## The data
═══

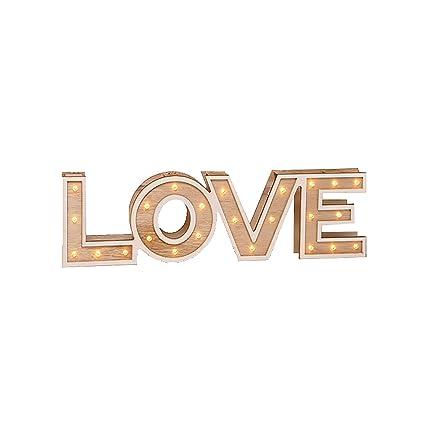 Luz Bombilla Texto Cálido Love IluminaciónMadera Madera Home Led Decoración O Blanco dorxCWeB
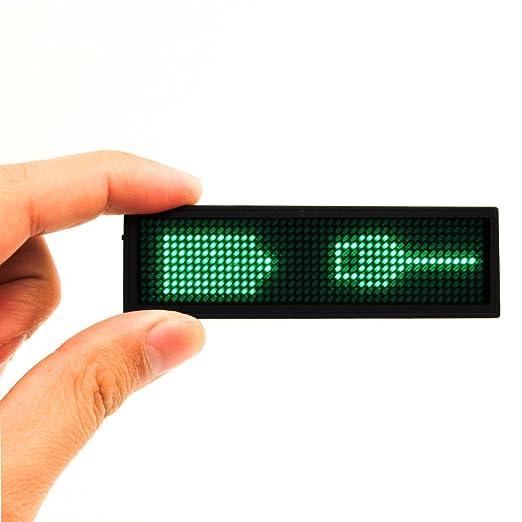 13 opinioni per Porta Badge Elettronica Targhetta Ricaricabile Testo Programmabile Magnetico per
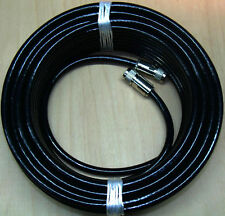 20 M ecoFLEX 15 (50 ω) CONFECTION/2 x N-connecteur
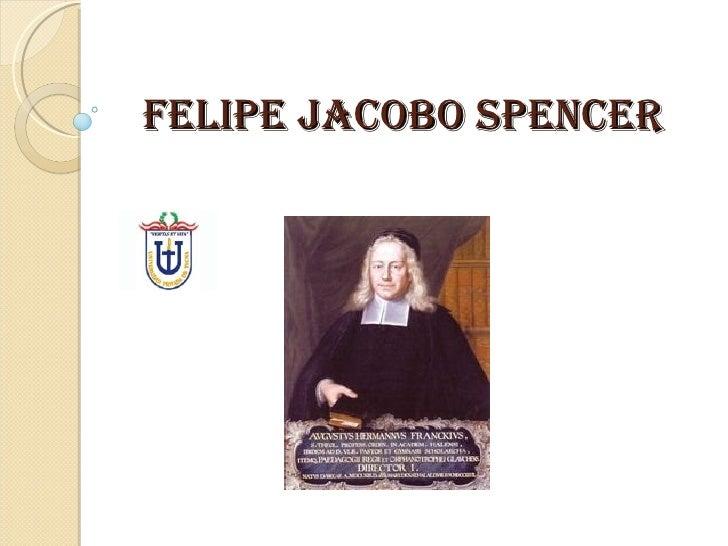 FELIPE JACOBO SPENCER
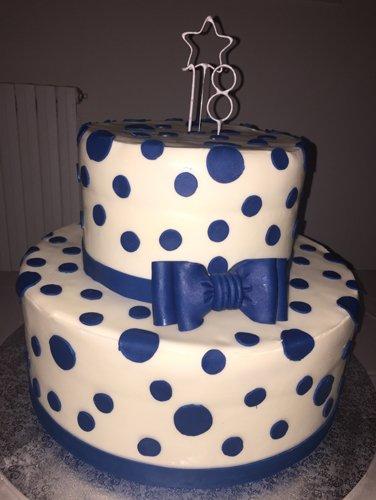 torta a pois blu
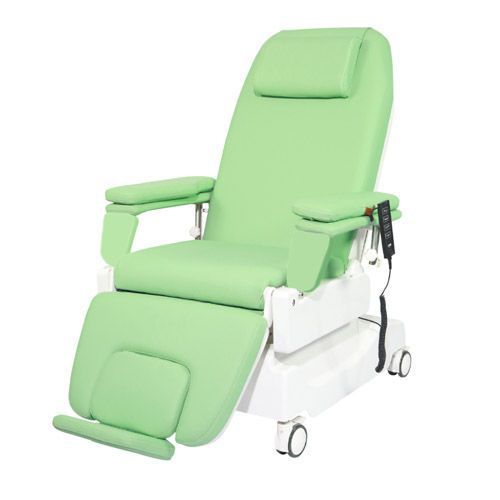 Electrical dialysis chair / height-adjustable / on casters / 3 sections PY-YD-310 Nanning passion medical equipment
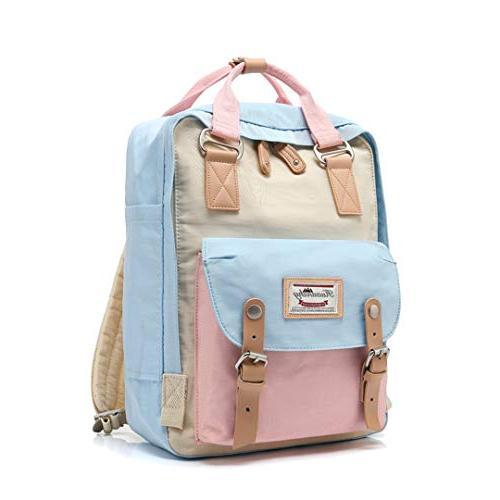 College Waterproof Backpack For Teenage Ladies School Backpacks Top Laptop Travel 11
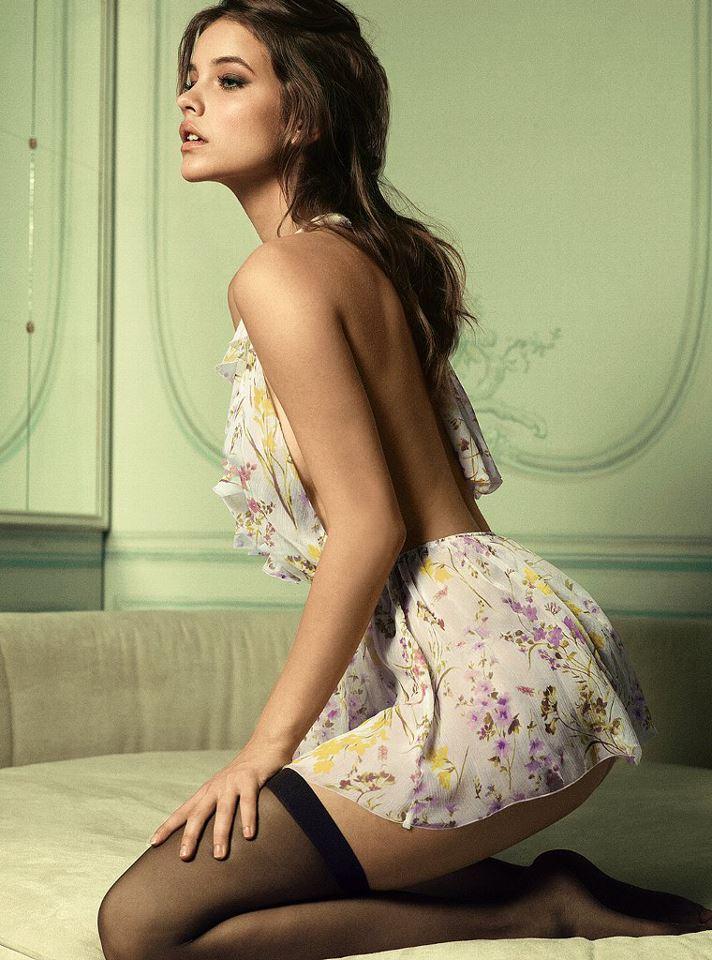 фото секс и порно молоденьких девушек ру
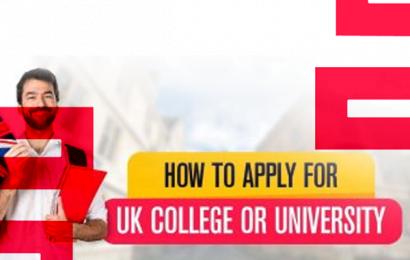 How to Apply UK University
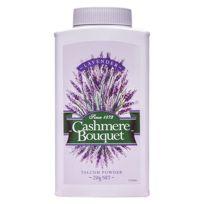 Cashmere Bouquet Talc Powder Lavender 250g
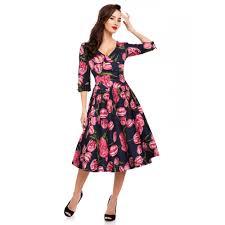 Katherine Long Sleeve 50s Swing Dress In Blue Pink Tulips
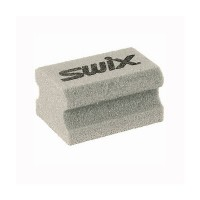 Korķis Swix Synthetic Kick Wax Cork T0010
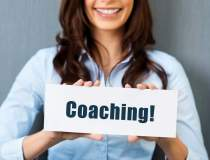 Executive Coach: Managerii...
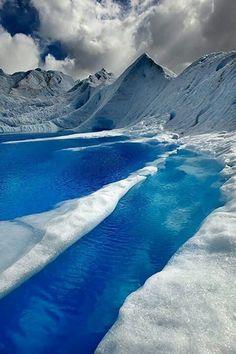 Patagonia.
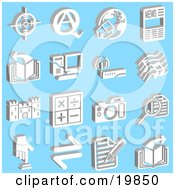 Clipart Illustration Of A Collection Of White Icons Of A Viewfinder Questions And Answers Home And Globe News Book Computer Wireless Router Music Notes Castle Math Symbols Camera Magnifying Glass Button And Letter Over A Blue Background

═══

## Your goal
The answer must consist only of the lines from the beginning of the entries above through the line that holds "torta a pois blu", reproduced exactly and without pictures.

## Task result
 Luz Bombilla Texto Cálido Love IluminaciónMadera Madera Home Led Decoración O Blanco dorxCWeB
 13 opinioni per Porta Badge Elettronica Targhetta Ricaricabile Testo Programmabile Magnetico per
 20 M ecoFLEX 15 (50 ω) CONFECTION/2 x N-connecteur
 FELIPE JACOBO SPENCER
 torta a pois blu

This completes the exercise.